_TASK DIRECTIONS:_ Once you find the line with "The Foreign Investment" in the listing below, set down exactly every line from it through the line with "Rusya, Finlandiya yı", but no pictures.

MATERIALS PROVIDED START

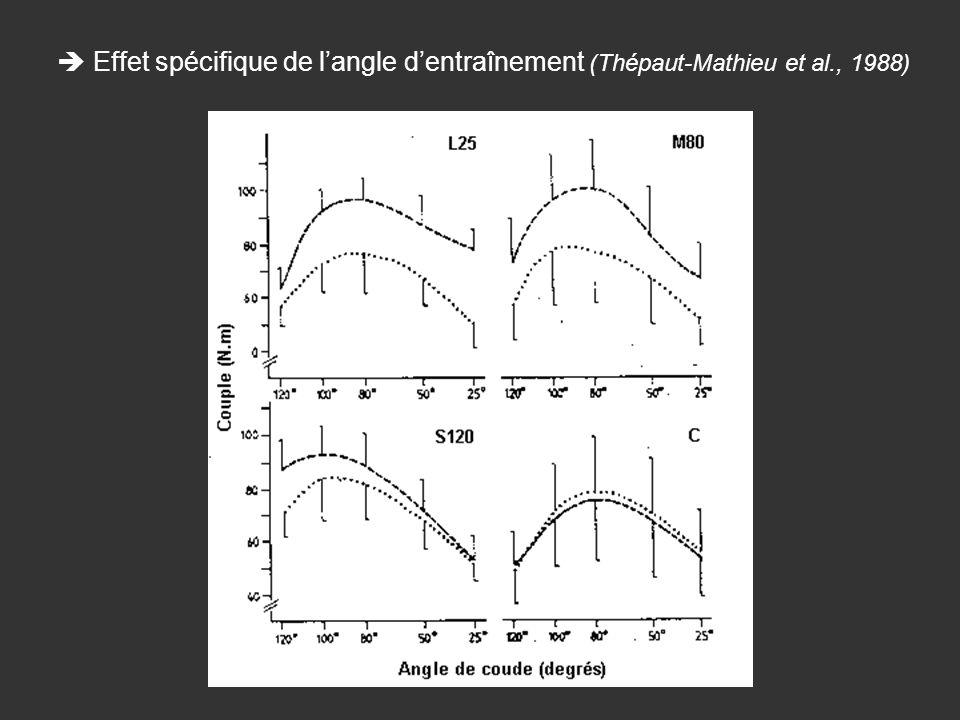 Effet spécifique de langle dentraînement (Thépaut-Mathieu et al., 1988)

MATERIALS PROVIDED END
MATERIALS PROVIDED START

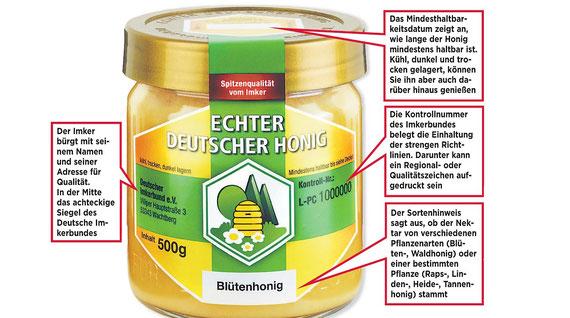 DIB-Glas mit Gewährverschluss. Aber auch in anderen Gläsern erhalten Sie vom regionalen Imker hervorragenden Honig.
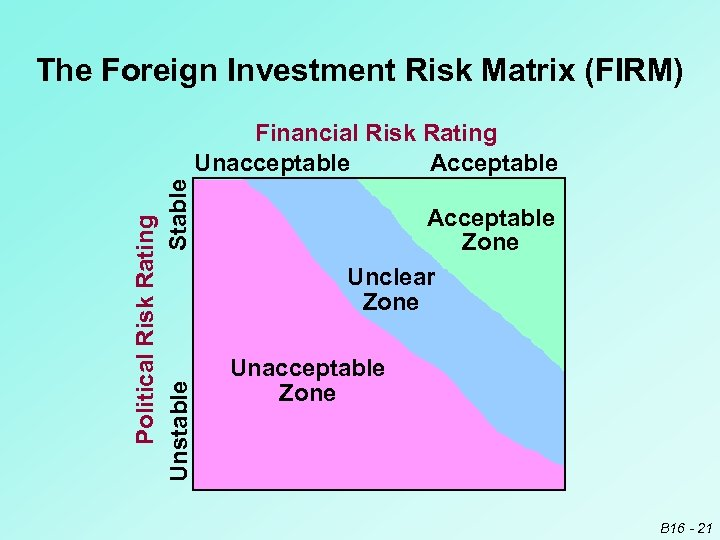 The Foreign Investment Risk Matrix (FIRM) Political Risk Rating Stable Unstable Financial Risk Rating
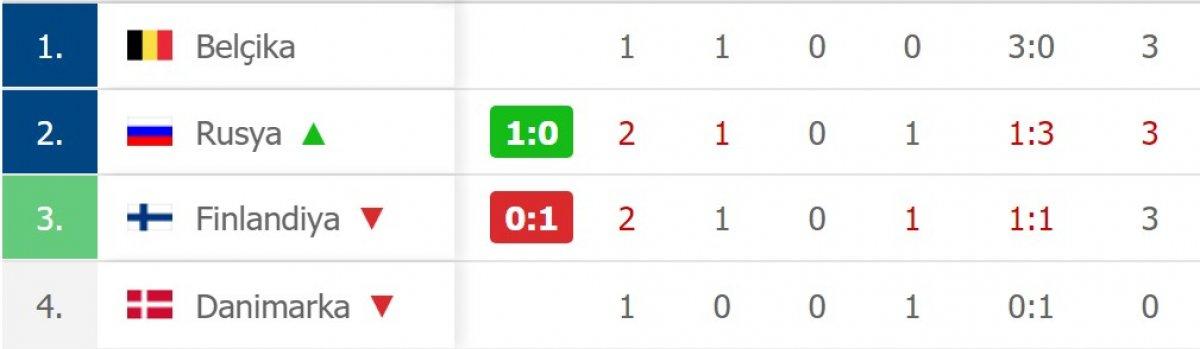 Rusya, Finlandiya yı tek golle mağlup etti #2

MATERIALS PROVIDED END
MATERIALS PROVIDED START

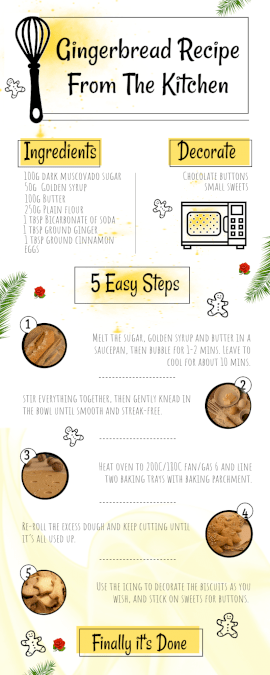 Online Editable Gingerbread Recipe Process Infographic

MATERIALS PROVIDED END

_WORKED SOLUTION:_
 The Foreign Investment Risk Matrix (FIRM) Political Risk Rating Stable Unstable Financial Risk Rating
 Rusya, Finlandiya yı tek golle mağlup etti #2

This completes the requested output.